Dr. Roche's non-conclusory affirmation setting forth that plaintiff was exhibiting no clinical signs of infection is sufficient to satisfy the Hospital's prima facie burden for summary judgment. Since the motion was submitted on default, the court must now determine whether plaintiff can vacate her default and sufficiently rebut the prima facie burden. Under C.P.L.R. Rule 5015(a), "[a] party seeking to vacate a default is required to demonstrate both a reasonable excuse for the default and a meritorious cause of action[.]" Easton v. Associates Leasing. Inc., 24 A.D.3d 141, 143 (1st Dep't 2005) (citation omitted). In medical malpractice cases, an affirmation from a medical expert is required to demonstrate merit. See, e.g.,Rose v. Our Lady of Mercy Med. Ctr.,268A.D.2d 225. 226(1st Dep't 2000) Fiore v.Galang, 64 N.Y.2d 999.1000-01 (1985). Tooppose a summary judgment motion, the affirmation must set forth "that the defendant departed from accepted medical practice and that the departure was the proximate cause of the injuries alleged." Roques, 73 A.D.3d at207 (internal citations omitted). The plaintiff's expert opinion testimony must be founded in facts in the record, not merely consisting of general or conclusory statements of negligence, in order to rebut the defendant's prima facie, showing. Id.

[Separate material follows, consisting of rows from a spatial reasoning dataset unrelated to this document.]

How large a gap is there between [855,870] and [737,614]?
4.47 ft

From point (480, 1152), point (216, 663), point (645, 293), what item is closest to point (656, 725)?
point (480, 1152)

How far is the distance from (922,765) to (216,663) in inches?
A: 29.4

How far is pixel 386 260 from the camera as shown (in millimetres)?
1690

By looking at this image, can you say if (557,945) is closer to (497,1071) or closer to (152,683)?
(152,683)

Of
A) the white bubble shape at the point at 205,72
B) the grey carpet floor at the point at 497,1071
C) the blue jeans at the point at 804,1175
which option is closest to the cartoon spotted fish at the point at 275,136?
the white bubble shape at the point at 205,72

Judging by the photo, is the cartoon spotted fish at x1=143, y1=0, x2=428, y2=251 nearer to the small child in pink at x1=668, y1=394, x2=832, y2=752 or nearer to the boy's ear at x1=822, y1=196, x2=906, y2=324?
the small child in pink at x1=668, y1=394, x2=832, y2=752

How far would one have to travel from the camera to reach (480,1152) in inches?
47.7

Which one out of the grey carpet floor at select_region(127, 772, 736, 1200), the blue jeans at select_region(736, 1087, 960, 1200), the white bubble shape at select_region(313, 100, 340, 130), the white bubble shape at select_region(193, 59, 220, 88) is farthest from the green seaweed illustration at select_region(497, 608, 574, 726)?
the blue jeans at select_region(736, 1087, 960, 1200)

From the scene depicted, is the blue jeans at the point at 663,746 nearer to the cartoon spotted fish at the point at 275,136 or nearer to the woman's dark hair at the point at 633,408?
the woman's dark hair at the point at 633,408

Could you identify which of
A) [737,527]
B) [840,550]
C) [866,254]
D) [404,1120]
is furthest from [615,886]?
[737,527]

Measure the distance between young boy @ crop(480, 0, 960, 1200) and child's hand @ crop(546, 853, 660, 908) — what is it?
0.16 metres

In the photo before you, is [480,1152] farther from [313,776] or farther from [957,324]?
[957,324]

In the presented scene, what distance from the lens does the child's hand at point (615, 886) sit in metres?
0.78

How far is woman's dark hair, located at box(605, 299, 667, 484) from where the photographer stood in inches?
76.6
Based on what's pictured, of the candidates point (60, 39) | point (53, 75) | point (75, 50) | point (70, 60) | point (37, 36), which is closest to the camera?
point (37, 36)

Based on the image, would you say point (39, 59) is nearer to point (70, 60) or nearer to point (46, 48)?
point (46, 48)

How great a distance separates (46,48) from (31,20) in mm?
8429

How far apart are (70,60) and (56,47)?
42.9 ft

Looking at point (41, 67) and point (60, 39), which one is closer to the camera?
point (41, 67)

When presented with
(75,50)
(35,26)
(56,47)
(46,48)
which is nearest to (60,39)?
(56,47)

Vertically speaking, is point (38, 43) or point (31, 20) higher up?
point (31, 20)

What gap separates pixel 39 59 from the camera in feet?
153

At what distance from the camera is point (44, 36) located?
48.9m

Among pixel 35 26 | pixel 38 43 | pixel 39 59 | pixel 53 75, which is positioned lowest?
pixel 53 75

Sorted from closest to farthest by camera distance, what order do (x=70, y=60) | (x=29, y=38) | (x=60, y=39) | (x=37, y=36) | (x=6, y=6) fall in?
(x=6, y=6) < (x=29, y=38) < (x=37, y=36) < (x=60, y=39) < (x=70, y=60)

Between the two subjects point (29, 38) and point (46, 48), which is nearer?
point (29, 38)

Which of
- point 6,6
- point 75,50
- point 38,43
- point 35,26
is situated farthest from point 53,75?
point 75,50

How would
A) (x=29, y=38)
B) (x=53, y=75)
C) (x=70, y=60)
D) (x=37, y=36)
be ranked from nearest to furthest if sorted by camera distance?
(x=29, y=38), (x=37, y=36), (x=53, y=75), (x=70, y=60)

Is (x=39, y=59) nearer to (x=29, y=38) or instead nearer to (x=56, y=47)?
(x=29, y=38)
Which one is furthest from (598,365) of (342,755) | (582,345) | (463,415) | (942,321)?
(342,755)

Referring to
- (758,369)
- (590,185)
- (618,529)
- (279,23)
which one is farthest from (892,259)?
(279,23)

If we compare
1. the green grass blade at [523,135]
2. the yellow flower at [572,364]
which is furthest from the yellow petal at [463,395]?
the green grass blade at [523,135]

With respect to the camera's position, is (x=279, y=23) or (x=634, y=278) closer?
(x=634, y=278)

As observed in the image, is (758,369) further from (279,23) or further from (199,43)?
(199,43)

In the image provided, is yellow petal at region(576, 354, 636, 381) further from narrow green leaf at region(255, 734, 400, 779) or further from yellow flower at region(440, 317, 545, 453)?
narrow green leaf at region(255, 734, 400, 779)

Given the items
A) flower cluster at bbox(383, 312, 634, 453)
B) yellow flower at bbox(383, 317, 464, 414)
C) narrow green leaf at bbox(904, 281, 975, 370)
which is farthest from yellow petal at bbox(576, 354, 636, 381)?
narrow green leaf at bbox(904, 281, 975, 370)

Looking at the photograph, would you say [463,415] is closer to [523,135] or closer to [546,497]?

In support of her motion to vacate her default, plaintiff sets forth that she was sick on the return date of the summary judgment motion. Plaintiff also offers affirmations from Karen O'Leary Barber, a registered nurse, and Sha-Barbara E. McDaniel, M.D., a board certified OB/GYN. As a preliminary matter, as the Hospital correctly argues, the court cannot consider the affirmation of Nurse Barber, since, under C. P.L.R. Rule 2106, registered nurses cannot offer expert evidence in the form of an affirmation. Dr. McDaniel opines that, based on her review of the medical records, the Hospital deviated from the standard of care by performing an incomplete evaluation and rendering "a faulty diagnosis." Dr. McDaniel sets forth that plaintiff presented to the Hospital with an aborting myoma coupled with an "infection process such as pelvic inflammatory disease or tubo-ovarian abscess." Dr. McDaniel sets forth that Ms. Iyalla's complaints of intense pain (10 on a 1 -10 pain scale) is not consistent with anemia and vaginal bleeding. Instead, it is evidence of infection. Dr. McDaniel asserts that a gynecologic consultation was needed and, upon the consultation, a gynecologist should have performed a pelvic-abdominal evaluation. The Hospital's failure to take such action was a deviation from the standard of care. Dr. McDaniel asserts that the Hospital's failure to diagnose plaintiff's condition resulted in a delayed diagnosis that caused increased pain and suffering and "irreparable damage to her reproductive organs." Dr. McDaniel asserts that the hysterectomy could have been avoided.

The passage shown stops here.